I. Introduction

Emerging applications of the Industrial Internet of Things (IIoT) systems, e.g., factory automation, smart grid, vehicle networks, robotic surgeries, and tactile Internet, pursue ultrareliability, low-latency, high-data rates, high-information timeliness, etc. [1], [2], [3], [4], [5], [6]. In particular, most mission-critical applications often have stringent requirements on the reliability, latency, and throughput [7]. While the majority of the industries are in the remote areas, the capability of distant ultra-Reliable and Low-Latency Communication (uRLLC) has become one of the key performance metrics of the emerging applications in IIoT. Ensuring the conflicting Quality-of-Service (QoS) requirements in distant uRLLC is crucial and really challenging.

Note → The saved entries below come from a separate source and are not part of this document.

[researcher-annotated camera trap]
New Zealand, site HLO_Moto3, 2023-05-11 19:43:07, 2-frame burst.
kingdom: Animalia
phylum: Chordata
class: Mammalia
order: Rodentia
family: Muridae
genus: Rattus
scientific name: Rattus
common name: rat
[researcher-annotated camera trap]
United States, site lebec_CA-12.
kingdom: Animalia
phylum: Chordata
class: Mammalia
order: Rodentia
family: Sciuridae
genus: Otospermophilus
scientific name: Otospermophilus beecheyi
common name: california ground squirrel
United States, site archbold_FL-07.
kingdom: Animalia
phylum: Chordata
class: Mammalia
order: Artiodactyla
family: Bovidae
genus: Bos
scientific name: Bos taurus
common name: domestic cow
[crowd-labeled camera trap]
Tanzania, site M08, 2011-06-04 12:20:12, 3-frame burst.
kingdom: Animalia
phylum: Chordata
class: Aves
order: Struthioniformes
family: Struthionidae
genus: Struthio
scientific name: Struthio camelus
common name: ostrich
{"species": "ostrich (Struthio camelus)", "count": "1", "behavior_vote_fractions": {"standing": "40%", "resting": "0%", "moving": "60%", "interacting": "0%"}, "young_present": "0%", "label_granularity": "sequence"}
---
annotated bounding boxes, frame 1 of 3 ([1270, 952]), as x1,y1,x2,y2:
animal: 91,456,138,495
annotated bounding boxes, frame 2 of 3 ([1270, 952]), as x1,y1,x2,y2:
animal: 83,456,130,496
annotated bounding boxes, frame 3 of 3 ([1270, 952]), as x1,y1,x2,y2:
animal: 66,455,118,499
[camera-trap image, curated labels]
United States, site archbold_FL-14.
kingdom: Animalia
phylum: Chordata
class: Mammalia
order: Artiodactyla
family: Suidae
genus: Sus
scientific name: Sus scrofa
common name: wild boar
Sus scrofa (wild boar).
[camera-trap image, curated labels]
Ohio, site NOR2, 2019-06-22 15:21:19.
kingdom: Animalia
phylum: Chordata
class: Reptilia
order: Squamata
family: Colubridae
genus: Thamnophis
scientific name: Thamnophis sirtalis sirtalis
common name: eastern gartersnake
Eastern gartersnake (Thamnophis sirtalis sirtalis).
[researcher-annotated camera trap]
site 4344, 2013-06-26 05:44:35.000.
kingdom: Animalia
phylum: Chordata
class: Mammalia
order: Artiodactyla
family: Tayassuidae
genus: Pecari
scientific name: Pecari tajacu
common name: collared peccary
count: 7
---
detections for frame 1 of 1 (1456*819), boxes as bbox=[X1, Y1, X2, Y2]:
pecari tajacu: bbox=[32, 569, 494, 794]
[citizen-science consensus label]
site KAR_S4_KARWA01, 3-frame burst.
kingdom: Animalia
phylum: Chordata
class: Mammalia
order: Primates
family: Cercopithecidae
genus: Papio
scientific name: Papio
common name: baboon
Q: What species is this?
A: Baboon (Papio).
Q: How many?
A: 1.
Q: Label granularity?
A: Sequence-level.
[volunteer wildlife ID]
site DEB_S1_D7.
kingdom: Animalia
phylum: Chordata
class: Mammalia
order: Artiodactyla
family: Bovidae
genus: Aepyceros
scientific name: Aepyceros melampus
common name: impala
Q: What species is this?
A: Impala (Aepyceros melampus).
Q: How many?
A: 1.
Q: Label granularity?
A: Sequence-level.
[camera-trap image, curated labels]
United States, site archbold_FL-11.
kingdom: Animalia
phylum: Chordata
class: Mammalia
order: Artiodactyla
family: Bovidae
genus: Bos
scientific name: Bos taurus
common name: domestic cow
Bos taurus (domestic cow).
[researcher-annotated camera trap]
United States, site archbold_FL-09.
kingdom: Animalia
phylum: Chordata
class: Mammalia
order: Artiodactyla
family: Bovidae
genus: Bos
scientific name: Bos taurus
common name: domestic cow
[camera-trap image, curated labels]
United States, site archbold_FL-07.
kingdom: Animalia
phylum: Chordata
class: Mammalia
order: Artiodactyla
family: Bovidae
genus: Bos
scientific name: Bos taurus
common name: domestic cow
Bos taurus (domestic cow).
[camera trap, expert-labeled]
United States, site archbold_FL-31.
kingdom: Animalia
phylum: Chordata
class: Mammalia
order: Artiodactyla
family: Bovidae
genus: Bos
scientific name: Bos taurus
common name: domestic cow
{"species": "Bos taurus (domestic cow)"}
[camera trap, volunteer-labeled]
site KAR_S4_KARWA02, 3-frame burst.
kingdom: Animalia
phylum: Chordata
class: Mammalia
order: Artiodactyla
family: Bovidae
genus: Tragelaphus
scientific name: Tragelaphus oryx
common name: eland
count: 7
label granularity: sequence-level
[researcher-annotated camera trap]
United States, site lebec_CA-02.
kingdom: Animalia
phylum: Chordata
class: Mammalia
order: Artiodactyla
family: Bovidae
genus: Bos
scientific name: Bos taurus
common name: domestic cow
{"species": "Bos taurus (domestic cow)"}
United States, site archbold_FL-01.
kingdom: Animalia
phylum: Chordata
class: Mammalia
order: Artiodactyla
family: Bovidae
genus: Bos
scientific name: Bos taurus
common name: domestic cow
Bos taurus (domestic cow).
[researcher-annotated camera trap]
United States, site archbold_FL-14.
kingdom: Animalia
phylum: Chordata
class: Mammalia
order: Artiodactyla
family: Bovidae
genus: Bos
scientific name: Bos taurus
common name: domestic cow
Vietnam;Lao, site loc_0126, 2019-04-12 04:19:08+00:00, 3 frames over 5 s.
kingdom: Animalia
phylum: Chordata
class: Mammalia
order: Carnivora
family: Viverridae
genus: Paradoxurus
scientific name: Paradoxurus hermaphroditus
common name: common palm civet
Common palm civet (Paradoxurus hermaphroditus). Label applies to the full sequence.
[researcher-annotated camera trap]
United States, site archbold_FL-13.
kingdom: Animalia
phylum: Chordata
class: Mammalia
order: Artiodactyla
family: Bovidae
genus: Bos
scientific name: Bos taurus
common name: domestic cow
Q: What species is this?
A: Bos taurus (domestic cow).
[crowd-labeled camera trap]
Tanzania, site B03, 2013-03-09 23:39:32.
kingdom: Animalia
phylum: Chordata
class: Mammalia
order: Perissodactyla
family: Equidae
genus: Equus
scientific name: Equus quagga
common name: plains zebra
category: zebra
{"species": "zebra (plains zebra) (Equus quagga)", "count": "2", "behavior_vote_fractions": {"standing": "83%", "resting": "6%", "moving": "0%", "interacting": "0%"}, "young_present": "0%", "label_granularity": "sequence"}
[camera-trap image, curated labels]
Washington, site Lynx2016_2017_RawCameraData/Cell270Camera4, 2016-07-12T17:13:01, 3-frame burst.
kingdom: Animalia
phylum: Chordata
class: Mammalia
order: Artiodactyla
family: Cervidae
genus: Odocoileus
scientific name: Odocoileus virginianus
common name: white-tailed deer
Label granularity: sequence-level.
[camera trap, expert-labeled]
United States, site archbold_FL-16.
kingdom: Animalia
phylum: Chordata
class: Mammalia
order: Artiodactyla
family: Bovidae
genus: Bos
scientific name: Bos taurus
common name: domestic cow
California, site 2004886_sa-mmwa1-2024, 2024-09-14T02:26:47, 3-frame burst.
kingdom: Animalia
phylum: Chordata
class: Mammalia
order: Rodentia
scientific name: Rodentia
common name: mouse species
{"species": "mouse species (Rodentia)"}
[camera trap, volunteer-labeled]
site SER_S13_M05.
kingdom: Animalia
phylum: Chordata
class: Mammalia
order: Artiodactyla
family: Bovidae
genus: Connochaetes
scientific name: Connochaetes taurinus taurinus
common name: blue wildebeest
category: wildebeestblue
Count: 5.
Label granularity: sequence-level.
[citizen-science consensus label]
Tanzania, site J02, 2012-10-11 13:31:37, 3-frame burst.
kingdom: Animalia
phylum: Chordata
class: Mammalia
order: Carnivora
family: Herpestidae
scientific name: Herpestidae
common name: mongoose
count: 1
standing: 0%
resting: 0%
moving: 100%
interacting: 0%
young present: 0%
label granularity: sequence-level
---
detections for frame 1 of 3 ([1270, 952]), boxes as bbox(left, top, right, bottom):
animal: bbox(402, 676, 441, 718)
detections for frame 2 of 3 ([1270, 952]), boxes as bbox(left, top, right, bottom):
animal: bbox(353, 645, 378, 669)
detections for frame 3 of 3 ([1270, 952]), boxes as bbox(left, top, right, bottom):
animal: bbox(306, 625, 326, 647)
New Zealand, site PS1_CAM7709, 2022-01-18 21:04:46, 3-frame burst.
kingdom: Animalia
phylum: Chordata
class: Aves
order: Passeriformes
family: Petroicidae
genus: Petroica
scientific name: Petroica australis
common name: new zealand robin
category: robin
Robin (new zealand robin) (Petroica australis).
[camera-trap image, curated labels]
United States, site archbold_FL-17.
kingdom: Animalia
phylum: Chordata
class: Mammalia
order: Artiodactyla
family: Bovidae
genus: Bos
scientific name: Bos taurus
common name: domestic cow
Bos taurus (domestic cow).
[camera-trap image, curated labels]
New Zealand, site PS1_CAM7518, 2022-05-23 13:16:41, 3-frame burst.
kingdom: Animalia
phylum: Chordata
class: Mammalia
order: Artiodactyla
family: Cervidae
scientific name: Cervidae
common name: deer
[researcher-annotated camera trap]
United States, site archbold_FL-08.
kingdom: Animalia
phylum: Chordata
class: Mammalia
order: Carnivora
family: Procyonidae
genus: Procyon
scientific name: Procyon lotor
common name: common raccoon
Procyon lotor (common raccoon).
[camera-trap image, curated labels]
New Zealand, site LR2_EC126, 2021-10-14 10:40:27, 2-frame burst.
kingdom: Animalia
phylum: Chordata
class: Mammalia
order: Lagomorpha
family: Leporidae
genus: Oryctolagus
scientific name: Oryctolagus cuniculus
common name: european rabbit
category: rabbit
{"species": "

In effect, relaying provides intuitive solution for improving the communication distance. Recent work [8] found that deploying relay in wireless networks helps improving the achievable rate of uRLLC. It is noteworthy that with half-duplex relaying, the resource utilization efficiency is low and an extra transmission delay is introduced. Accordingly, full-duplex relaying is considered to enhance the resource utilization efficiency and to avoid the extra transmission delay [9], [10], [11]. However, transmitting and receiving data at the same time would cause self-interference, which impairs the performance of the relaying and increases the error probability. Moreover, to guarantee the low-latency requirement, a short frame structure is adopted in the 5th generation (5G) new radio (NR), where the coding blocklength is short [8]. The short frame structure should also be employed in the distant uRLLC IIoT systems. Since Shannon capacity is the maximum achievable rate when the coding blocklength goes to infinity, it is no longer applicable in the finite blocklength (FBL) regime [12], [13], [14]. The FBL theory should be taken into account.